From http://saintsshallarise.blogspot.com
Today the martyrology records the feast of the founder of England's
distinctive double order, the Gilbertines (alas, long since defunct!):
"At Sempringham in England, St. Gilbert, priest and confessor, who founded a religious order at Sempringham."
St Gilbert (1083-1190) founded an order after failing to gain the
assistance of the Cistercians for a group of women. His order included
nuns, who followed the Rule of St Benedict with a Cistercian
spirituality, supported by lay-sisters, lay brothers, and canons who
followed the Rule of St Augustine (to say Mass and provide spiritual
direction to the nuns). By the time of the dissolution of the
monasteries, there were 28 houses of the Order in England.
St Gilbert himself was born at Sempringham, near Bourne in
Lincolnshire, the son of the local lord. There is some evidence that he
was physically disabled. In any case, he studied theology at the
University of Paris, and on his return in 1120 he became a clerk in the
household of Robert Bloet, Bishop of Lincoln, where he started a school
for boys and girls. He was eventually ordained a priest.
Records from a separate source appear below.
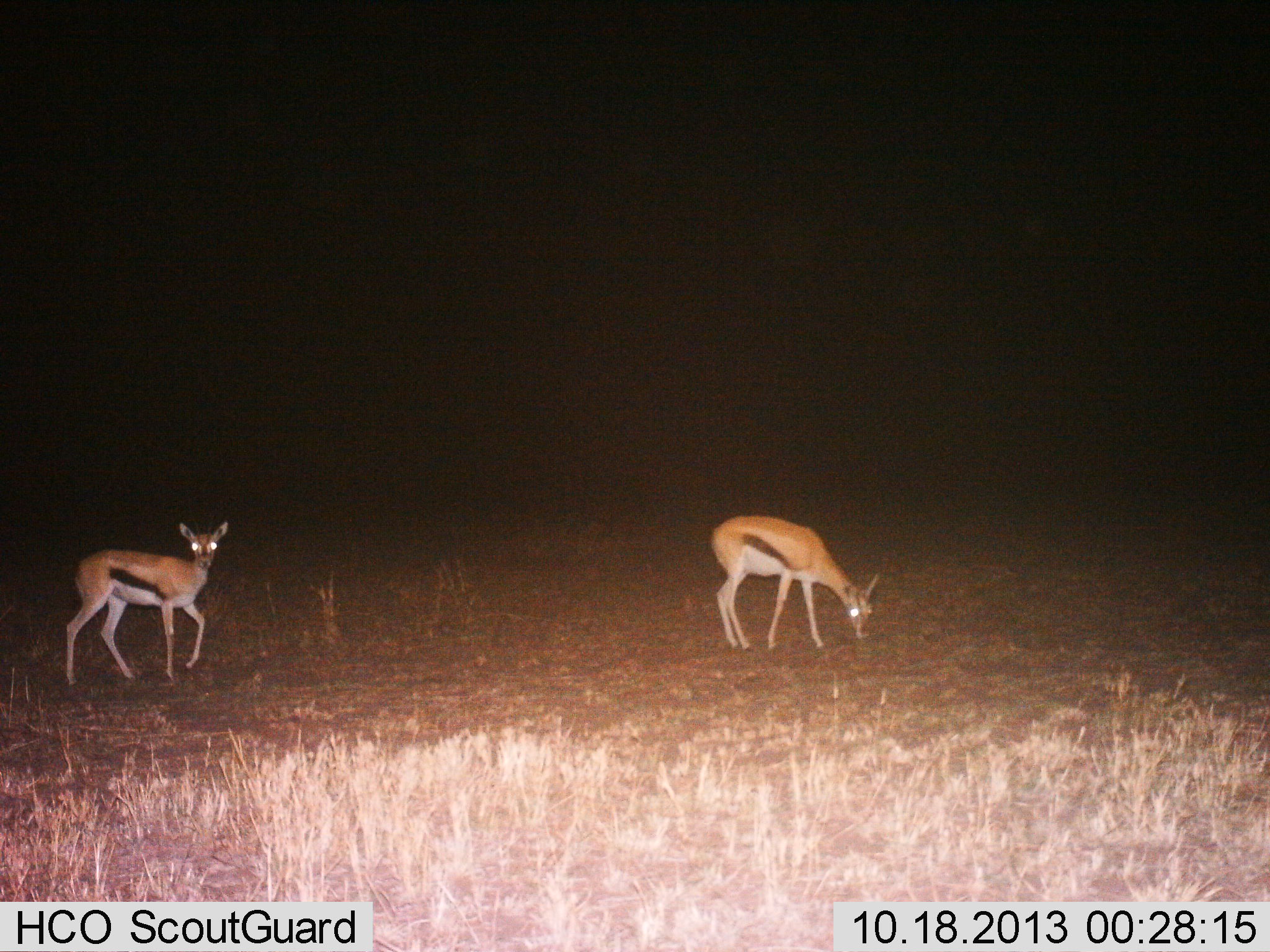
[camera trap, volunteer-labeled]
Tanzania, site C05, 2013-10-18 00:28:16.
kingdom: Animalia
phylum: Chordata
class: Mammalia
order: Artiodactyla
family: Bovidae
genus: Eudorcas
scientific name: Eudorcas thomsonii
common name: thomson's gazelle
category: gazellethomsons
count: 2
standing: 60%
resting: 0%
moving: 30%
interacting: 0%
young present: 0%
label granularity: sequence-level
When his father died in 1130 he became lord of the manor of Sempringham,
and immediately began using his inherited wealth to fund expansion of
the Gilbertines, his new order. Eventually he had a chain of twenty-six
convents, monasteries and missions.
He was imprisoned in 1165 on a charge of aiding Thomas Becket when
Thomas had fled from King Henry II after the council of Northampton, but
he was eventually found innocent. Then, when he was 90, some of his lay
brothers revolted, but he received the backing of Pope Alexander III.
Gilbert resigned his office late in life because of blindness and died
at Sempringham in about 1190, at the age of 106.